I recently had a chance to sit down and read every email sent to or by Mayor Emily Larson during her first two weeks in office. Sadly, the emails didn’t reveal any nefarious plots or smoking guns. There was a lot of well-wishing and congratulations, as well as spam for “racks & shelving” and an email from Mr. John Aboh, director of a Nigerian bank, concerning a great money-making opportunity. The mayor did not take advantage of that opportunity, but she did ask the human resources office if she could contribute more than 5 percent of her paycheck to her retirement account, demonstrating an admirable personal frugality (the answer was no: 5 percent is the limit).
In an email sent to all city employees on January 8, Mayor Larson wrote, “I’ve opened the doors of my office. Literally. Thanks to front line office staff for embracing this change to keep open our double doors…I hope you take this as a visual example of my commitment to be both a strong leader and good partner with all of you.”
The mayor, along with Heather Rand, planned visits with the ten largest private employers in the city to let them know how much they were appreciated. The city’s largest private employer is Essentia Health. Here is the whole list.

• Essentia Health (6,600 employees)
• St. Luke’s Hospital (1,990)
• Allete/MN Power (1,320)
• Cirrus Aircraft (650)
• CN Railroad (467)
• ZMC/Hall Investments Hotels (450)
• Maurices (420)
• AAR Aircraft Services (400)
• Grandma’s Inc. (360)
• Verso Paper (290)

In other matters, the mayor had the furniture in her office refinished. Melissa Burlaga of FOX 21 News wanted to do a story about the redone office, with the theme “New mayor, fresh start, fresh coat of paint.” Pakou Ly, city spokesperson, persuaded her otherwise. “I told her this is not news and suggested it would be better if they did a story on Emily’s first week in office instead. She was willing to do that.”

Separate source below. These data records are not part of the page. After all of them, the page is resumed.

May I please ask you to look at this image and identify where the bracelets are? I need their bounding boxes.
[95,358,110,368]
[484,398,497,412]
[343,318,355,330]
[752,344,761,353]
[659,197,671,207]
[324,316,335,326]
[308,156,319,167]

The mayor went on the local PBS program Almanac North to talk about her new administration. Producer Greg Grell emailed her to advise that “we will not be providing makeup for our guests tonight because our WITC Cosmetology students are still on winter break.”
Mayor Larson responded, “But I’m the Mayor! KIDDING!” On another occasion, commenting on a draft letter that somebody sent for her approval, she wrote that the letter was “PERF!” So we can see her hip, energetic personality showing through, as we can in an email from a constituent, who wrote, “It’s pretty cool to run into your city’s Mayor on a fat bike on the local trails.”